O juiz Ophir Tischler, do Tribunal de Magistrados de Jerusalém, absolveu Yona Schreiber com base em um laudo de um psiquiatra distrital que apontou que ele estava em um episódio psicótico durante o ataque. A avaliação também diagnosticou o agressor com esquizofrenia, segundo relatos da imprensa local.
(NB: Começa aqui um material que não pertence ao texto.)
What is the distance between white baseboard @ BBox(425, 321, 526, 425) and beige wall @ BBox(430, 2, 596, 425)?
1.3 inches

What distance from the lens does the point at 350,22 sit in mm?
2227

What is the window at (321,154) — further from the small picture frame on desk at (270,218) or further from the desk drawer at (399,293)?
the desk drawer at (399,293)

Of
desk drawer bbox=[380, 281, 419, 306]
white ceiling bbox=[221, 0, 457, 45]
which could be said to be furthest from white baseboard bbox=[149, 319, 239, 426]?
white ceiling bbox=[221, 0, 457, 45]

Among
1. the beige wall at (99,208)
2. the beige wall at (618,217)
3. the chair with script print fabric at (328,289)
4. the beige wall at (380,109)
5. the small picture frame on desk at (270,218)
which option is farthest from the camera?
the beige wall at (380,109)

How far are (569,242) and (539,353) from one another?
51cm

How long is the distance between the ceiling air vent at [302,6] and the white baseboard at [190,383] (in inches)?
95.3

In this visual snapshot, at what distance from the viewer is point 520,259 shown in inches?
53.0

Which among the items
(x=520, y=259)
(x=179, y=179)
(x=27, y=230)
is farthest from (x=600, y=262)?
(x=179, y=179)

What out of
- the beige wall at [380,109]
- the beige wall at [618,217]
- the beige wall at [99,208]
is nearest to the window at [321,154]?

Embora o laudo tenha observado a falta de evidências conclusivas sobre como o estado mental de Schreiber o levou a cometer o crime, os médicos afirmaram que a doença influenciou suas ações.
A sentença, proferida em 26 de agosto, determinou que Schreiber permaneça internado em uma instituição de tratamento por no máximo seis anos, podendo ser liberado antes caso um conselho psiquiátrico avalie que sua condição mental melhorou. O agressor havia sido preso e acusado em abril por agressão e hostilidade contra um grupo religioso, depois de empurrar a freira ao chão e chutá-la na cabeça. O ataque ocorreu no Monte Sião, próximo ao Túmulo do Rei Davi e a poucos passos da Abadia da Dormição.
Vídeos da agressão circularam nas redes sociais e geraram indignação diante dos persistentes ataques contra cristãos em Israel e na Cisjordânia. Na ocasião, o Ministério das Relações Exteriores de Israel condenou fortemente as ações de Schreiber e reafirmou o compromisso do país em salvaguardar a liberdade de religião e de culto para todas as fés, garantindo que Jerusalém permaneça uma cidade onde cada comunidade possa viver e praticar sua fé com segurança e dignidade.